[Provided passage]:
--------------------------------
1. An endoscope comprising:

an insertion portion that is insertable into a subject and allows a treatment tool to protrude from a distal end side of the insertion portion, the insertion portion being cleanable with a cleaning tool having a predetermined dimension, wherein

the insertion portion includes:

a hard member having

a treatment tool insertion hole through which the treatment tool is allowed to be inserted, and

a housing groove that communicates with the treatment tool insertion hole and extends toward a distal end from the treatment tool insertion hole; and

a raising base that is housed rotatably in the housing groove, wherein the raising base is set to be in a raised state in which the raising base is raised with respect to an insertion axis along which the insertion portion is inserted into the subject and in an inverted state in which the raising base is inverted, by rotating the raising base, and wherein the raising base is abuttable on the treatment tool inserted into the housing groove through the treatment tool insertion hole so that a protruding direction of the treatment tool from the housing groove is adjusted,

wherein

a first introduction portion, a uniform portion, and a second introduction portion are provided continuously to form a space from a distal end side to a proximal end side of the insertion portion and between the raising base and a bottom of the housing groove while the raising base is set to be in the inverted state,

the uniform portion having a first gap having a first distance smaller than the predetermined dimension of the cleaning tool between the bottom of the housing groove and the raising base,

the first introduction portion having a second gap having a second distance greater than the first distance and being positioned on the distal end side with respect to the uniform portion, and

the second introduction portion having a third gap having a third distance greater than the first distance and being positioned on the proximal end side with respect to the uniform portion.
--------------------------------
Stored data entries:
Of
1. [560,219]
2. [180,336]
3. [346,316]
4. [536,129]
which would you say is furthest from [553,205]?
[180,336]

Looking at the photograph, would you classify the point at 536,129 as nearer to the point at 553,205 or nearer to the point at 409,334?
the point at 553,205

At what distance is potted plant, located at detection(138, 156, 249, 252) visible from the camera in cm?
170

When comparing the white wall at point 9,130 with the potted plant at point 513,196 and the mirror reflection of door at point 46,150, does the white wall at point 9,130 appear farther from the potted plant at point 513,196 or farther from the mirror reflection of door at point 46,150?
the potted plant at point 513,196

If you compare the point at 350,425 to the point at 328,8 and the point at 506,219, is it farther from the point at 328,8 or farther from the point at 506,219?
--------------------------------
[Study questions]:
1. Please rewrite the part of the endoscope claim that opens with the words containing "the second introduction" and closes with "the uniform portion.", substituting "third clearance" for "third gap".
2. Carry on the endoscope claim from the point where it stops.
Nothing in the listing is needed here.

[Responses per task]:
1.
the second introduction portion having a third clearance having a third distance greater than the first distance and being positioned on the proximal end side with respect to the uniform portion.

2.
2. The endoscope according to claim 1,

wherein

the raising base is raisable upward along a direction perpendicular to the insertion axis,

the raising base includes a lower outer circumferential surface, and

wherein

a rotatable center of the raising base is deviated upward with respect to the bottom of the housing groove by summation of the first distance and a radius curvature of the lower outer circumferential surface while the raising base is set to be in the inverted state.

3. The endoscope according to claim 1, further comprising:

a shaft member that is connected to and rotatably supports the raising base;

a wire that is connected at one end thereof to the shaft member and transmits force applied to the other end of the wire by a user to the shaft member so that the raising base is rotated via the shaft member; and

a rotation restricting member that abuts on the shaft member to restrict rotation of the raising base so that the raising base is set to be in the inverted state.

4. The endoscope according to claim 1, wherein

the space is defined by a lower surface of the raising base and the bottom of the housing groove, the lower surface and the bottom including at least one of a plane and a curved surface.

5. The endoscope according to claim 1, wherein

the insertion portion includes at a distal end side thereof a sloped surface sloped against a plane perpendicular to the insertion axis so that the insertion portion becomes thinner toward the distal end side.

6. The endoscope according to claim 5, further comprising

an optical observation unit for performing observation in a direction crossing the insertion axis at an acute angle.

7. A method of cleaning the insertion portion of the endoscope of claim 1, the method comprising:

setting the raising base to be in the inverted state;

inserting the brush having the predetermined dimension into the space between the raising base and the bottom of the housing groove, the space being open on a distal end and on a proximal end thereof, from the distal end or the proximal end; and

causing the brush to advance or recede within the space so that the space is cleaned end to end while the brush is kept there inside.